An hour later he sent me another email demanding that I reply to his first email immediately after I open it. He did sound very weird and so I replied to him and thanked him for the day and the tour. To which he replied almost instantly telling me that he “had an unforgettable time”, and that he “needs to come see me right now in my hotel”. I was rather speechless (and disgusted) when I read it, however I didn’t bother to reply anything at all. He continued to send me an email or two almost every week, and I kept deleting them, until one day I finally replied and told him that if he won’t stop bothering me I will report him. Which he did, thankfully.
After a day and a half in Mumbai, I caught a flight to the city of Chennai, which is in the South of India. You would think that India is a one large country – but what a difference there is between the South and the North! The South of India is definitely the “best” part of India (or at the very least – the safest!).
People there seem to be much more friendly to foreigners, open, they look you in the face AND they smile at you – both men and women; there are many more tourists walking by themselves on the streets of the city, and in general there is a much more relaxed and fun atmosphere.
I spent three more days in Chennai, and went on two more sightseeing tours. The tour guide in Chennai turned out to be one of the nicest and most professional tour guides that I’ve ever met, and I felt completely at ease with him.
We did a tour of the city and saw all of the major sites in Chennai, which is actually one of the top five largest cities in India. So it does seem to be true what they say – if you want to go to India alone and feel somewhat safe – go to the South. I would warn you though about the weather – make sure that you are coming here in the right season, as it can get rather overwhelmingly hot and humid, especially in the Summer.
So what else can I tell you about my general impressions of India? One thing for sure – as a woman (alone or in a company) you will get stares. In the North – they will be intimidating, and even feel threatening, in the South they will be more friendly (or at the very least – curious or “passive”).
Unfortunately, men in India have very little basic manners, especially in comparison to that of their compatriots in Europe.
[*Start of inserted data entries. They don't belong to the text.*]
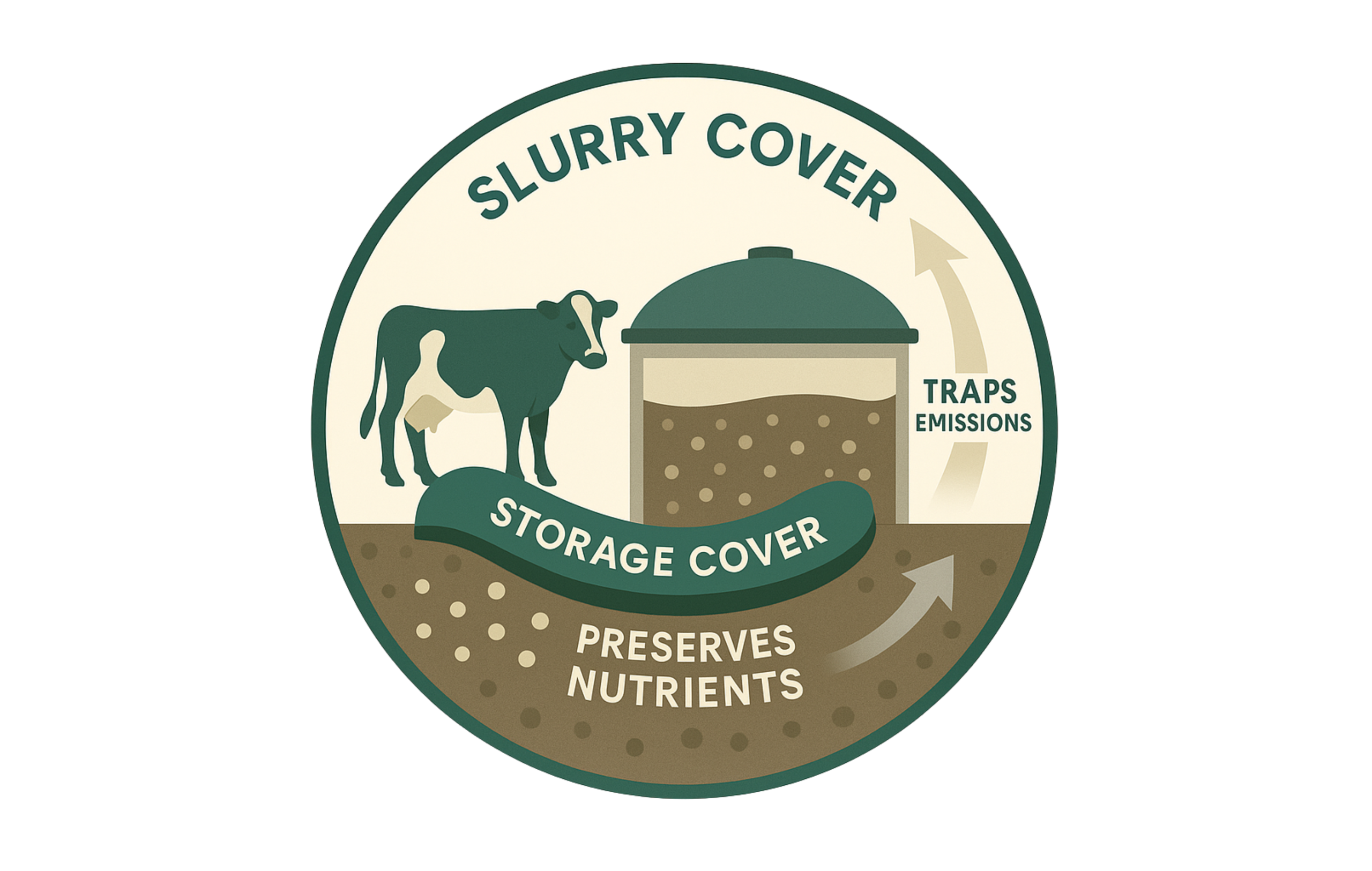 SLURRY COVER

TRAPS EMISSIONS

STORAGE COVER

PRESERVES NUTRIENTS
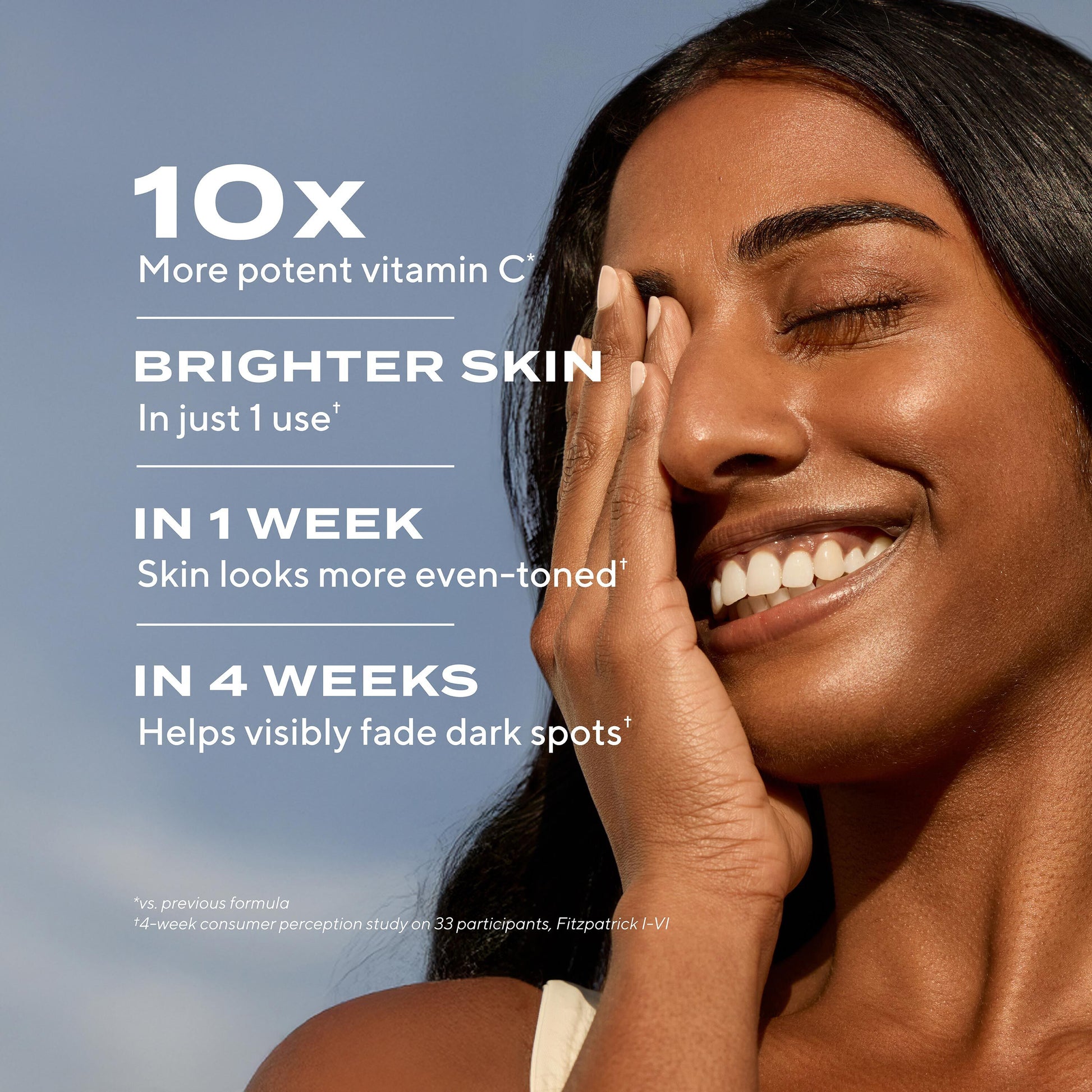 10x
More potent vitamin C*

BRIGHTER SKIN
In just 1 use†

IN 1 WEEK
Skin looks more even-toned†

IN 4 WEEKS
Helps visibly fade dark spots†

*vs. previous formula
†4-week consumer perception study on 33 participants, Fitzpatrick I-VI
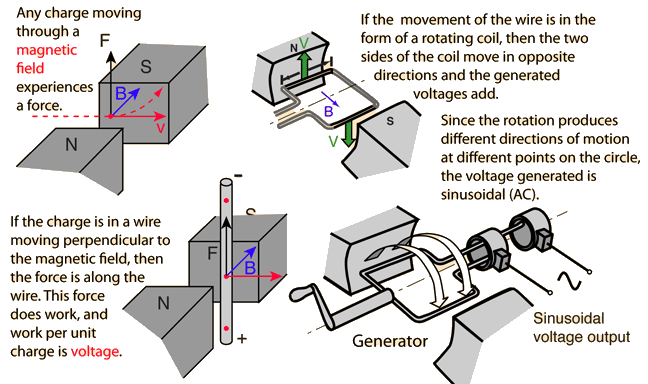 Any charge moving through a magnetic field experiences a force.

F
S
B
v
N

If the movement of the wire is in the form of a rotating coil, then the two sides of the coil move in opposite directions and the generated voltages add.

N
V
B
V
S

Since the rotation produces different directions of motion at different points on the circle, the voltage generated is sinusoidal (AC).

If the charge is in a wire moving perpendicular to the magnetic field, then the force is along the wire. This force does work, and work per unit charge is voltage.

-
S
F
B
N
+

Generator

Sinusoidal voltage output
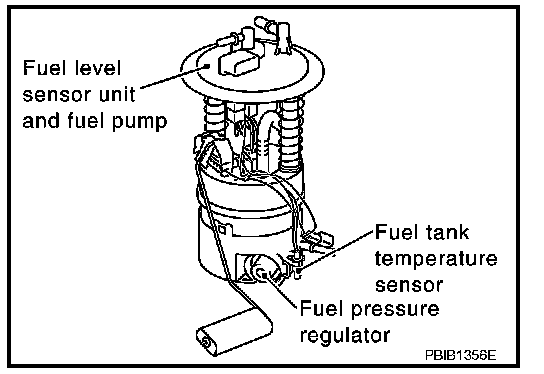 Fuel level sensor unit and fuel pump

Fuel tank temperature sensor

Fuel pressure regulator

PBIB1356E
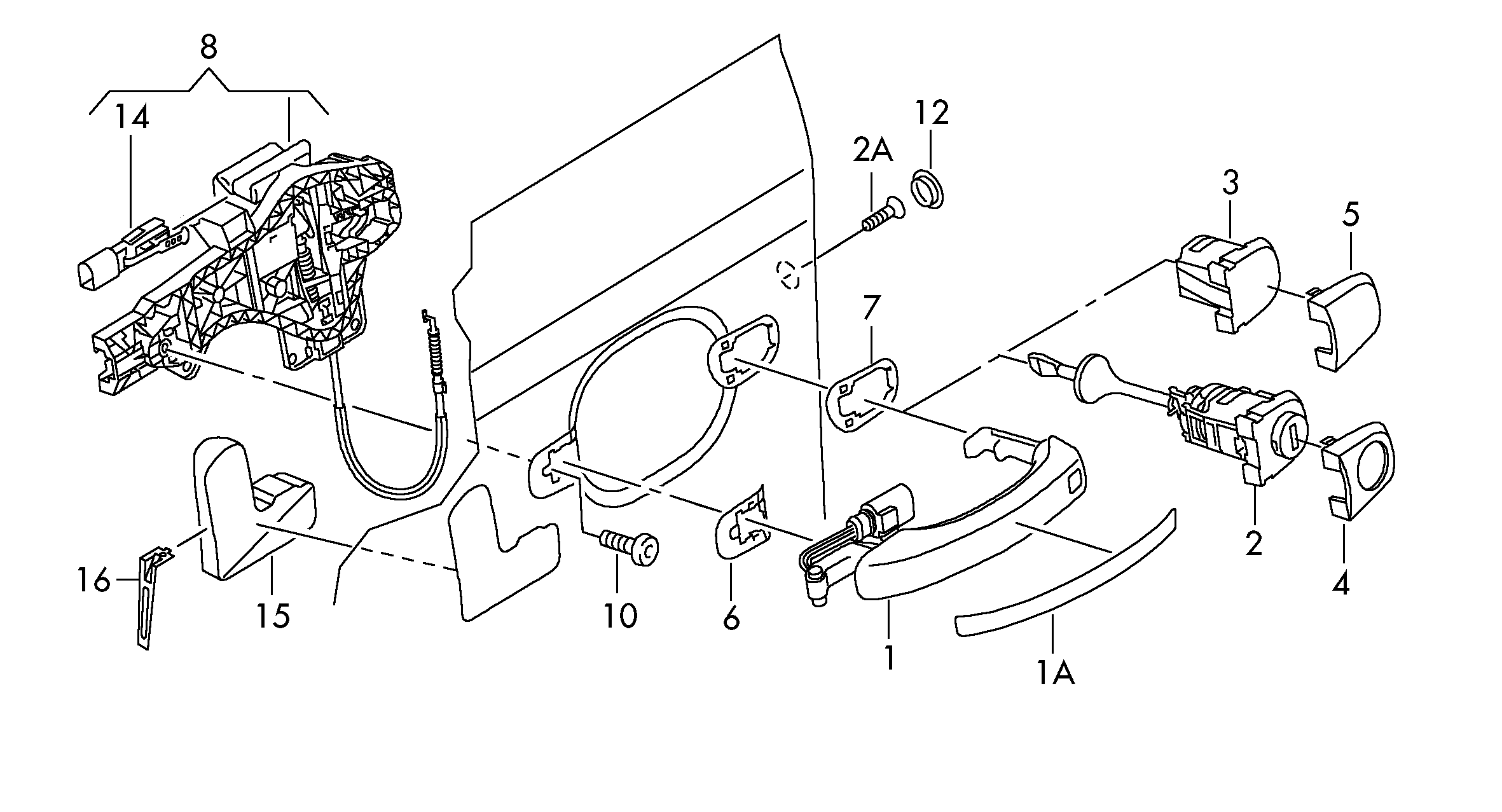 8
14
12
2A
3
5
7
16
15
10
6
1
1A
2
4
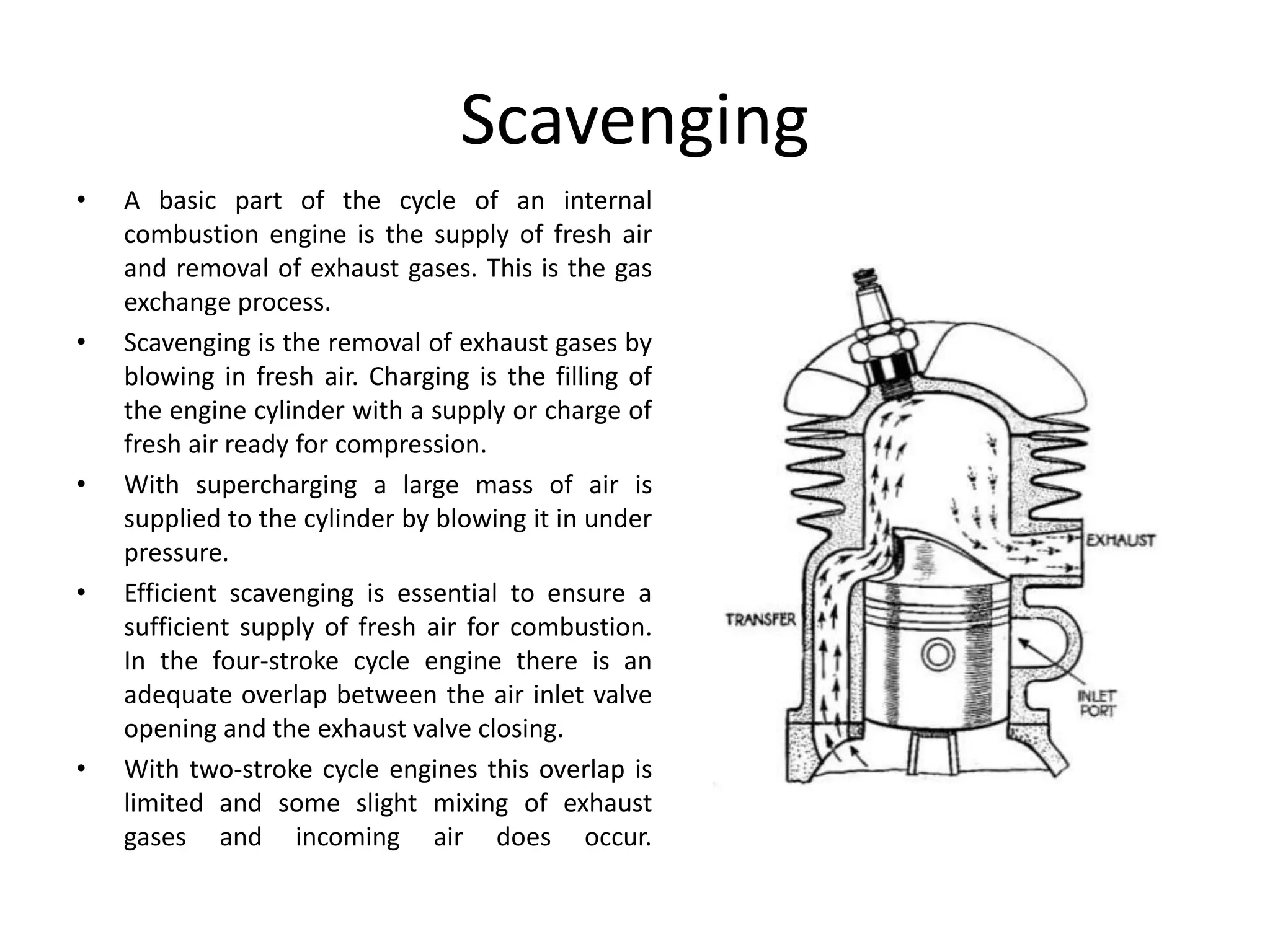 Scavenging

• A basic part of the cycle of an internal combustion engine is the supply of fresh air and removal of exhaust gases. This is the gas exchange process.

• Scavenging is the removal of exhaust gases by blowing in fresh air. Charging is the filling of the engine cylinder with a supply or charge of fresh air ready for compression.

• With supercharging a large mass of air is supplied to the cylinder by blowing it in under pressure.

• Efficient scavenging is essential to ensure a sufficient supply of fresh air for combustion. In the four-stroke cycle engine there is an adequate overlap between the air inlet valve opening and the exhaust valve closing.

• With two-stroke cycle engines this overlap is limited and some slight mixing of exhaust gases and incoming air does occur.

EXHAUST
TRANSFER
INLET PORT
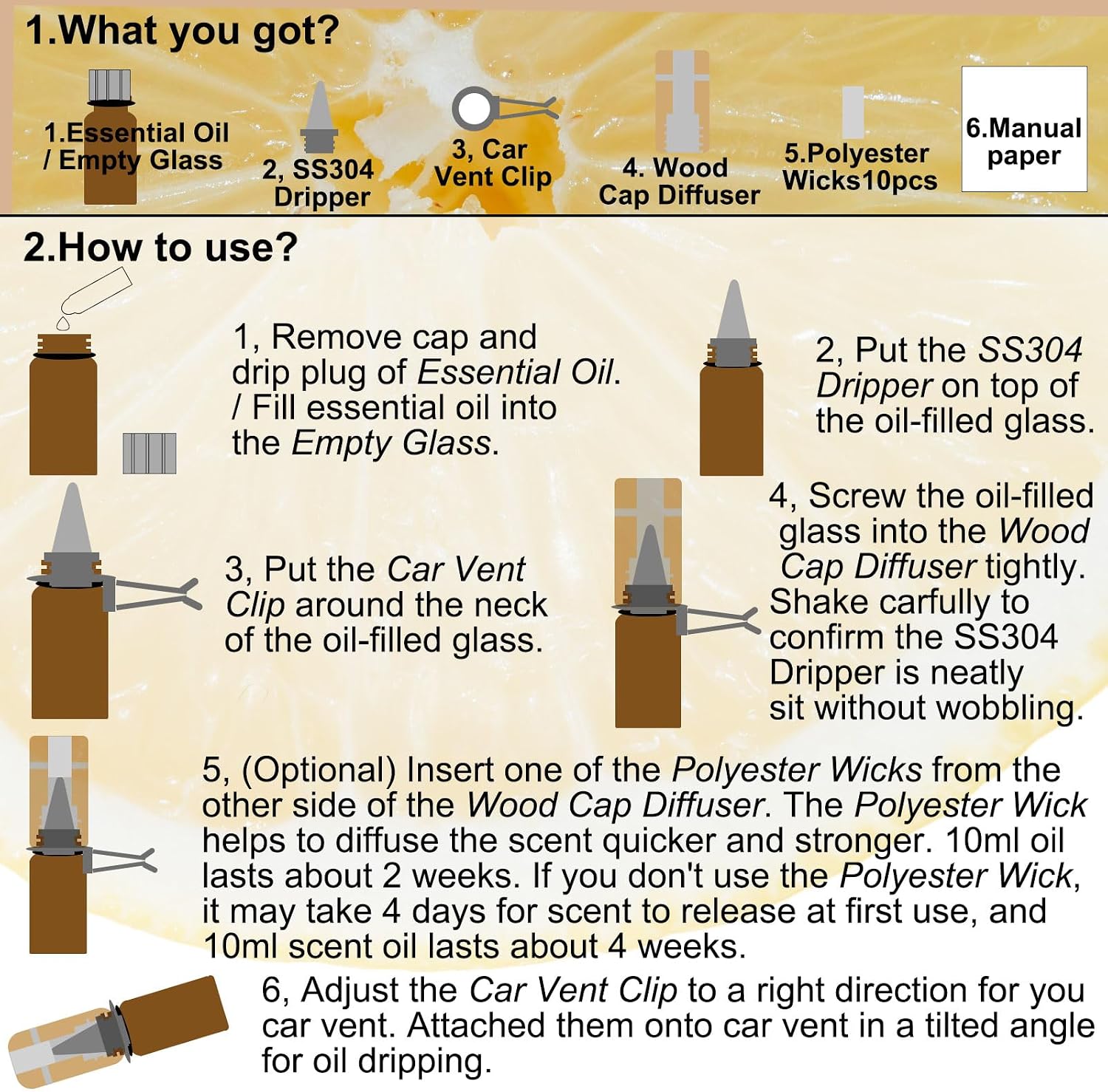 1.What you got?

1.Essential Oil / Empty Glass

2, SS304 Dripper

3, Car Vent Clip

4. Wood Cap Diffuser

5.Polyester Wicks10pcs

6.Manual paper

2.How to use?

1, Remove cap and drip plug of Essential Oil. / Fill essential oil into the Empty Glass.

2, Put the SS304 Dripper on top of the oil-filled glass.

3, Put the Car Vent Clip around the neck of the oil-filled glass.

4, Screw the oil-filled glass into the Wood Cap Diffuser tightly. Shake carfully to confirm the SS304 Dripper is neatly sit without wobbling.

5, (Optional) Insert one of the Polyester Wicks from the other side of the Wood Cap Diffuser. The Polyester Wick helps to diffuse the scent quicker and stronger. 10ml oil lasts about 2 weeks. If you don't use the Polyester Wick, it may take 4 days for scent to release at first use, and 10ml scent oil lasts about 4 weeks.

6, Adjust the Car Vent Clip to a right direction for you car vent. Attached them onto car vent in a tilted angle for oil dripping.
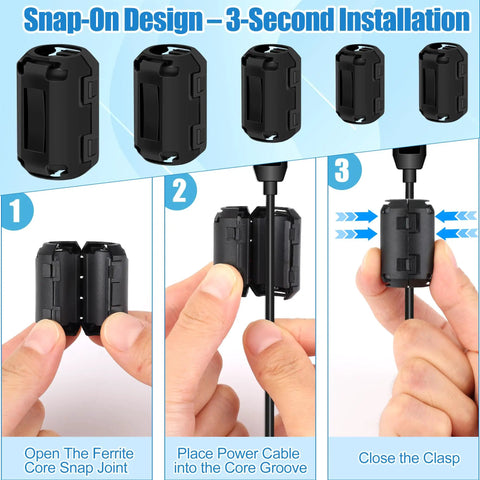 Snap-On Design – 3-Second Installation

1

Open The Ferrite Core Snap Joint

2

Place Power Cable into the Core Groove

3

Close the Clasp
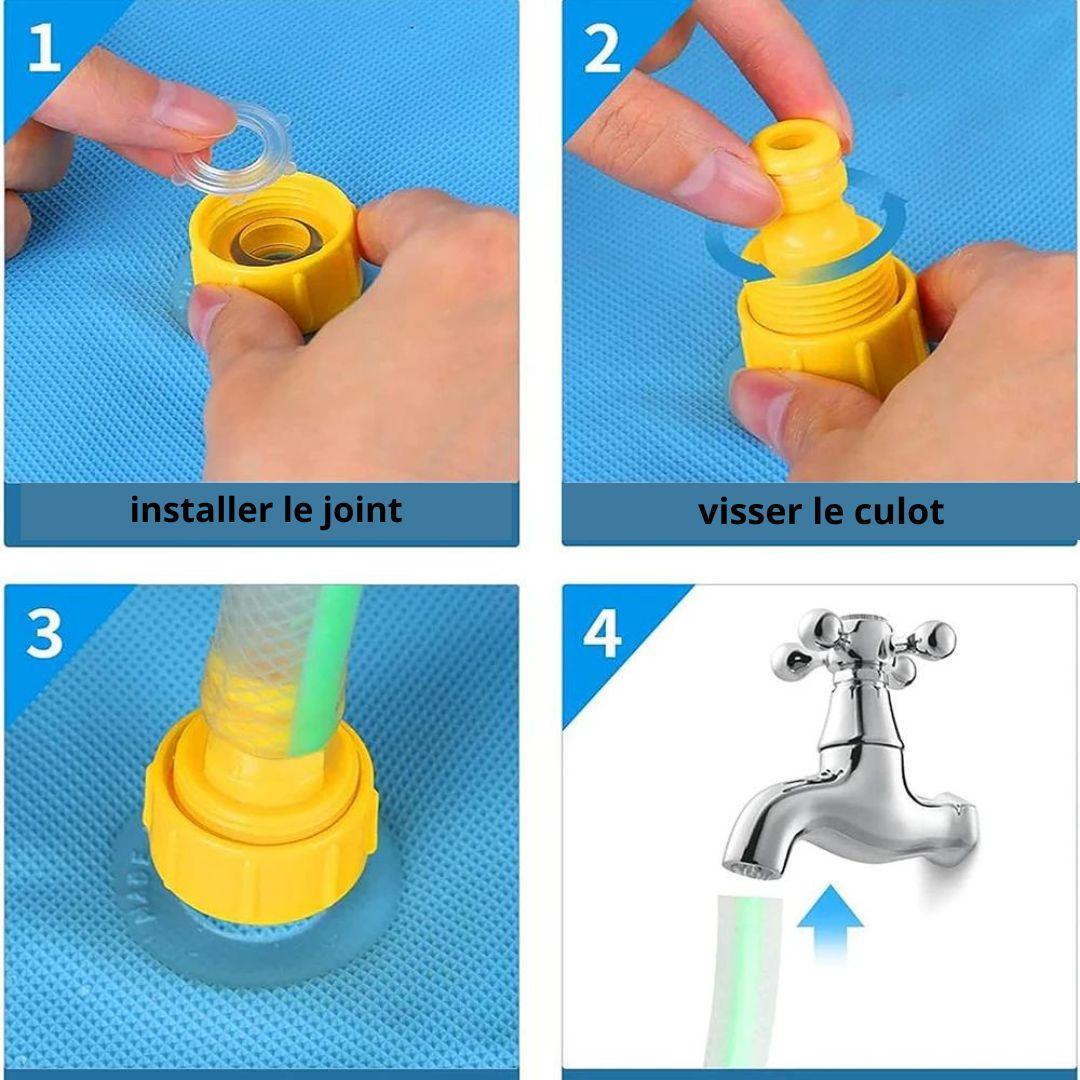 1

installer le joint

2

visser le culot

3

4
Not a single one of them held a door in a building for me even once. They can also cut you in line, step on you, fart and burp next to you, can look at you inappropriately and make inappropriate comments.
The fact that women get very little respect, if any at all is extremely sad, because Indian women are just as beautiful, intelligent, and deserving of opportunities and respect as any women in the rest of the World. However to say that men are guilty and the women are just innocent victims is to say nothing much. Indian is a very complex and multilayered society, and it is a woman who raises her son after all.
Would I return to India again as a solo female traveler? Most definitely not. Would I return there in a company? Sure I would – as there is so much to India that you just cannot cover in one visit even if you stay there for a couple of months. India is beautiful, it is rich in its culture, traditions, clothing, cuisine, and its art; it is full of amazing, hospitable, kind and warm people. It’s a very special place that will mean different things for every single one of us who visits.
I heard that you have to go to India with “an open heart” to fully appreciate what it has to offer, I would add to that – go there prepared with the right kind of information, take some proper precautions, and just know what is awaiting you, so you don’t get totally shocked and confused.